Der Senf ist noch flüssig, aber deutlich angedickt. Weil ich das schon fünf Jahre mache, weiß ich aber dass sich das Senfmehl noch andickt und die Feuchtigkeit aufnimmt. Das heißt aber, dass der Senf nun erstmal drei bis vier Tage ruhen muss und dabei auch noch nachdunkelt.

Der Senf wird in Gläser gefüllt und dann fest verdreht

Das ist der Senf, den ich extra offen in eine Schale gegeben habe, um zu schauen wie der Senf sich verhält, während ich drei Tage in Bayern arbeite und der in Berlin Zeit zum Ruhen hat.

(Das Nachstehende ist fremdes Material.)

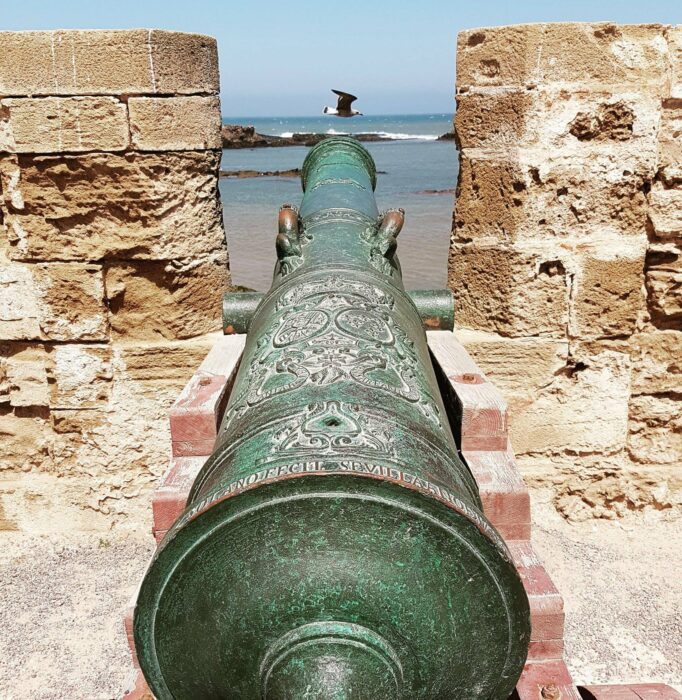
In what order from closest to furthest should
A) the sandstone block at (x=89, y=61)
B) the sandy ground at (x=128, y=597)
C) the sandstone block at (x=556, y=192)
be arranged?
the sandy ground at (x=128, y=597), the sandstone block at (x=89, y=61), the sandstone block at (x=556, y=192)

Sechs Gläser sind es geworden.

Der Senf ist an der Luft sehr dunkel geworden, in den Gläsern ebenfalls in der erwarteten angedickten Konsistenz und schmeckt wie verrückt. Sehr geschmackvoll mit dezent ausbalancierter Salzigkeit und Süße, gefolgt von krachender Schärfe. Der Senf verliert aber noch Schärfe bei entsprechender Reifezeit. So wie der jetzt ist, wird es bis zur nächsten Eiszeit nicht schlecht und so lange braucht er bestimmt auch, bis er nicht mehr scharf ist. Sehr geiler Senf, bei dem wie immer die Dosis das Gift macht. So einen guten habe ich noch vorher probiert und der wird Euch auch schmecken, notfalls mit einer Tüte Milch in Reichweite.

Viel Spaß beim Nachkochen und einen guten Appetit.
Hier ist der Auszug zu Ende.